Bremen 2009
Soy homosexual desde hace cincuenta y dos
años. Husmeo el diario de una adolescente de diecinueve. No son muchas las
líneas que se necesitan para narrar el fracaso. Husmear como hombre y analista
del discurso para sopesar la mugre en los pliegues del cuello que pretende
sostener mi cabeza. La historia del viejo con la adolescente no es novedosa, y,
por defecto, tampoco lo es mi experiencia de una discapacidad intelectual en
aquel frío año alemán donde me hundí deletreando la palabra pan-ta-le-tas.
Mi sentido común es flexible y arrastra
una página detrás de la otra en el cuadernito verde que logré rescatar para
recuperar en el diario de Cata un testimonio que reconstruya el mío, que
me confirme que, no solo por estar vivo,
soy el salvado.
21 de julio
Nunca pensé que mi
aborrecimiento inicial sucumbiera al embeleso. La deformación en su cara era
más propia de la angustia que de la fealdad. Le pedí que me mirara, nunca me
reflejé en sus ojos, las gotas de sudor que dejaba su vaivén en mi pecho
delataban una pasión fría, como los granizados de limón después del ballet.
Fui el feo y el frío de su
posible catálogo, también el que cogió angustiado, el que parado en la cima
recibe el estremecimiento de la brisa mirando el horizonte, pero conciente del
acantilado. En cada línea veía un diente blanco asomado por
la sonrisa pícara y, a veces, cruel:
03 de noviembre
Me enamoré de él como
me hubiese enamorado de otro, por su brillantez, la inteligencia no le bastaba
porque suponía que a ella estábamos obligados todos. De su cuerpo fui y vine
muchas veces, pero de su forma del pensamiento nunca regresé.
Usé el diario de Cata como el mosaico que espera por más teselas, porque, como Witold
Gombrowicz en Pornografía: no me fío
de un pensamiento que se libera del sexo.

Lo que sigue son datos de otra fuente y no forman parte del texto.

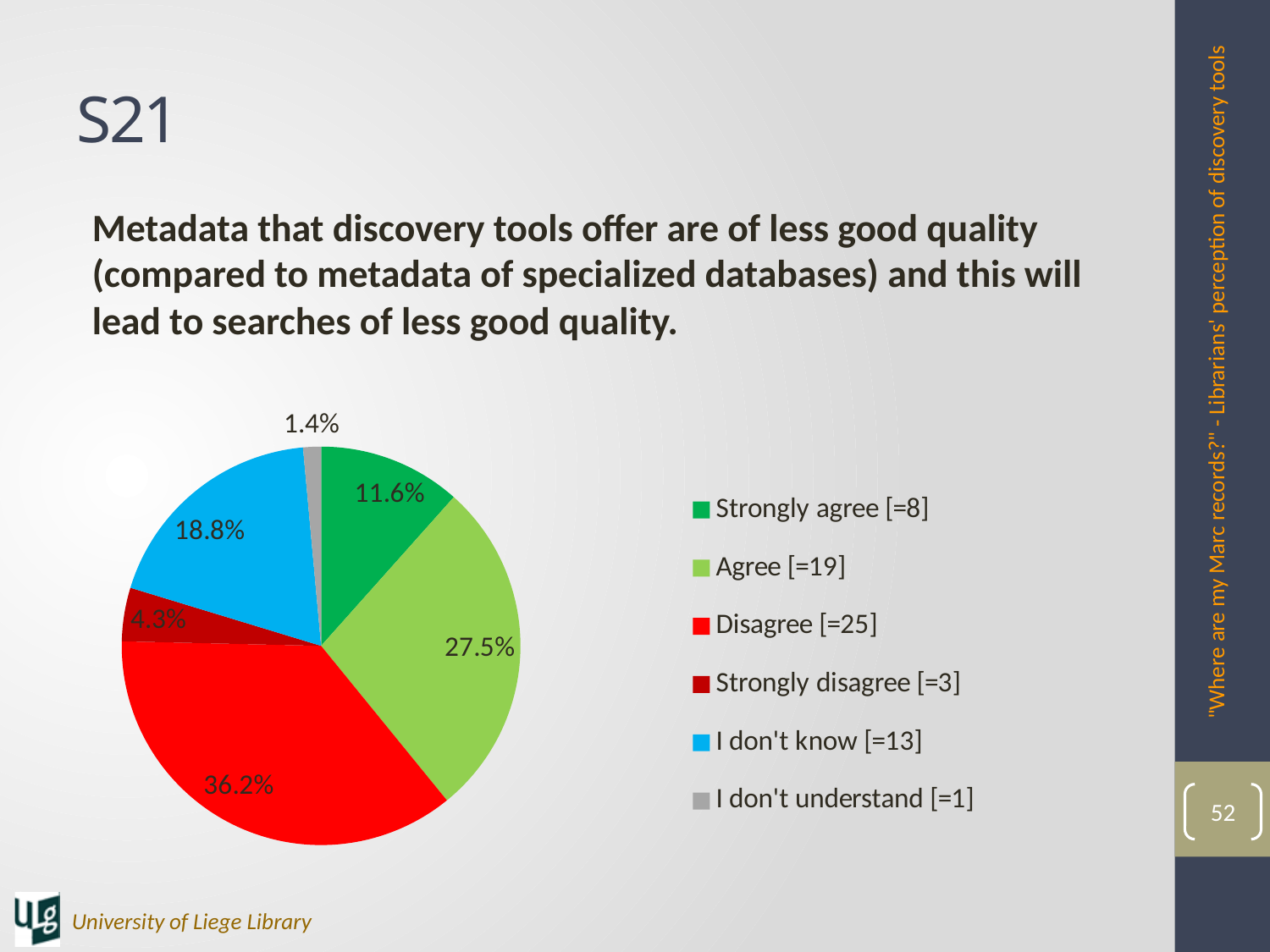
What is the difference in percentage points between the Disagree and Agree slices? 8.7 How many respondents chose Disagree according to the legend? 25 What percentage of the pie chart is the Disagree slice? 36.2% What percentage of the pie chart is the Agree slice? 27.5% What percentage of the pie chart is the I don't know slice? 18.8% How many respondents chose I don't understand according to the legend? 1 Which response category has the largest slice of the pie chart? Disagree How many categories does the pie chart legend list? 6 Which slice is larger, Strongly agree or I don't know? I don't know Which response category has the smallest slice of the pie chart? I don't understand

Sin embargo, tampoco me fío de un
pensamiento que hace del sexo un testimonio sin distanciamiento porque se
refugia en lo sentido sin ser comprendido. Porque se le dificulta salir de la
experiencia sexual para observar las condiciones en las que se dieron.

03 de agosto:
No hubo dinero para el
hotel. Eso creí. En su casa, distinta a como me la había imaginado, resaltaban los
colores tierra, era como estar en una cajita sepia de dos pisos, una caja de
música triste pero serena donde yo podía bailar en el centro y lo hice. Vi mis
pantaletas guardadas en una caja de zapatos blanca y brillante, en el piso,
junto a la biblioteca. Cada una de las que compró, me puso y me quitó. Secas en
la caja, las froté, sentí la textura de esperma molido. Quizá la prueba, quizá
la explicación de que nunca pudo vaciarse en mí. Hoy bebimos cervezas.
Releí el diario obsesivamente,
como el protagonista de La llave de Tanizaki. Lo esculcaba con imaginación,
seducido por la idea de que ella lo escribía para mí. De algunas preposiciones,
de algunos participios, incluso de los puntos y seguidos salían dedos delgados
señalándome, otras veces, señalaban una especie de escenario de máscaras, una
variación de la tragedia donde no se sabe quién es la víctima ni quién el
asesino. Pero este no era el caso de confusiones, sino de algo que no parecía
verdad pero nos convencía y no nos incomodaba, como un juego; el de bajarse de
una cruz para subirse a otra. Eso reconstruí.